[Asia Economy Reporter Lee Jung-yoon] #Office worker Lee Hyun-seon (33, female, pseudonym) received dozens of KakaoTalk messages from acquaintances last weekend morning. Her Facebook profile picture had been changed to an 'exposed unfamiliar woman,' and a post implying prostitution was uploaded. Hundreds of inquiries about prostitution flooded her Facebook Messenger. "Who played this prank to put me in trouble?" She accessed the Facebook admin page to report the hacking and changed her password, but the fear did not easily disappear.
Recently, concerns about cyber hacking have increased after an incident where a celebrity's smartphone was hacked and the hacker threatened to reveal the contents to extort money. Although the victim, actor Joo Jin-mo, requested a police investigation, the hacking details were already exposed online, spreading secondary damage.
According to the police on the 14th, the Cyber Investigation Unit of the Seoul Metropolitan Police Agency is investigating the hacking and extortion cases involving smartphones of Joo and some other celebrities. The key issue is who hacked their smartphones and how. Samsung Electronics, the manufacturer of Joo's smartphone, stated, "Samsung Cloud was not hacked," suggesting that either Joo's smartphone was directly hacked or his cloud account was compromised.
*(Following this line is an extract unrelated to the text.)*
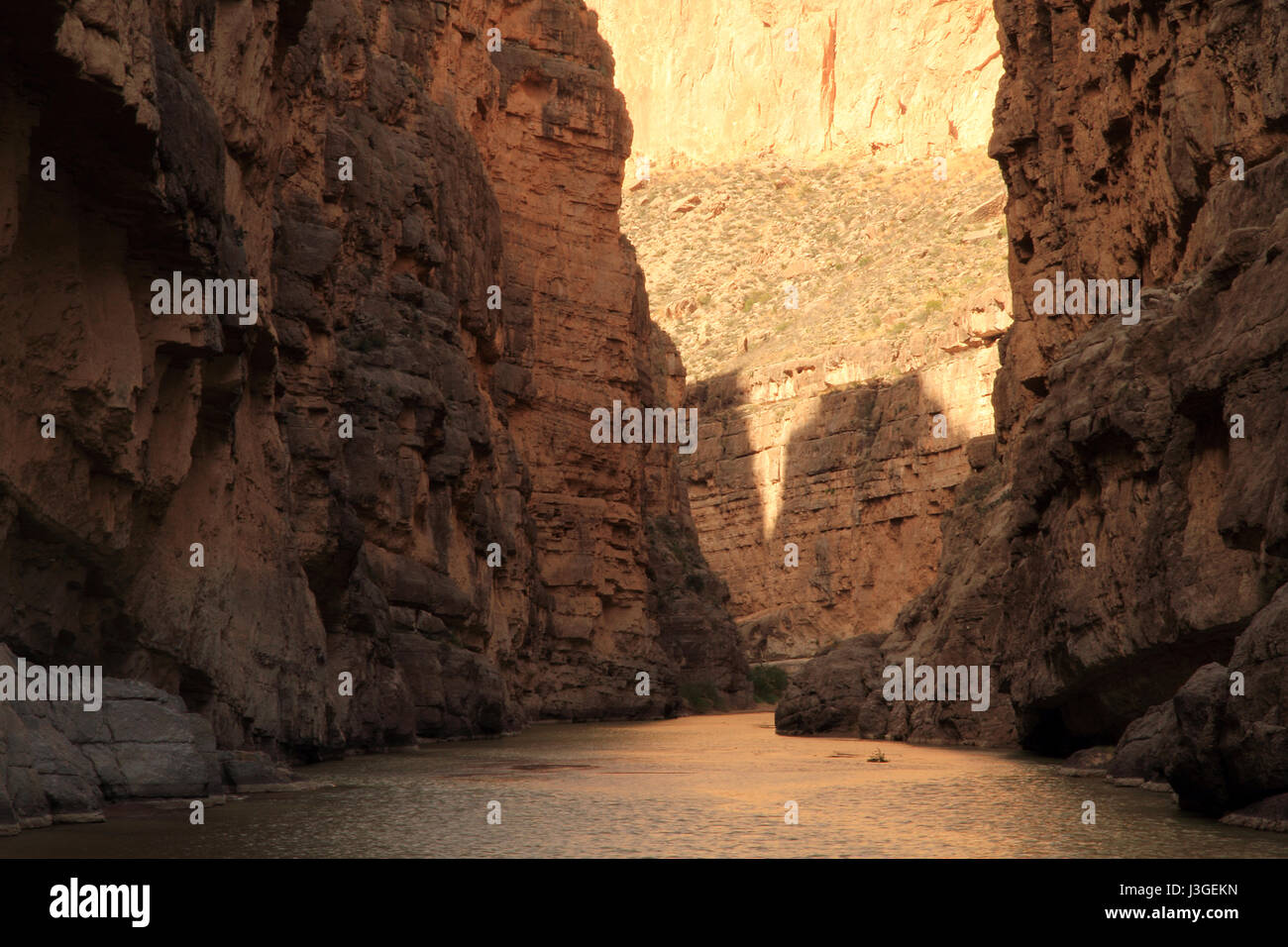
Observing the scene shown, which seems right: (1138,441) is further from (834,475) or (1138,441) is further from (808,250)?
(808,250)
The problem is that the recent surge in 'account hacking' involves stealing personal information from social network services (SNS) or cloud accounts and using those accounts as illegal trading platforms. For example, the portal site search term manipulation group, which was indicted and detained by the Seoul Eastern District Prosecutors' Office the day before, sent malicious programs to 210,000 PC bang computers nationwide, turning them into 'zombie PCs' to manipulate portal search terms. They are accused of stealing IDs and passwords when PC bang users logged into portal accounts and selling them for 10,000 KRW each. Sensitive personal information, vital to one's life, was traded at the price of a single meal.
Experts' advice remains pessimistic, limited to thorough password management, but realistically, it is the only method. Professor Lim Jong-in of Korea University's Graduate School of Information Security said, "You must set passwords different from those commonly used, including special characters, and enable two-factor authentication without fail," adding, "Samsung currently leaves cloud two-factor authentication optional, but it should be strongly recommended."
Especially when using multi-user PC bang computers, it is best to avoid entering financial information as much as possible. Institutionally, creating regulations on PC bang security and grading security levels to inform users can also be considered.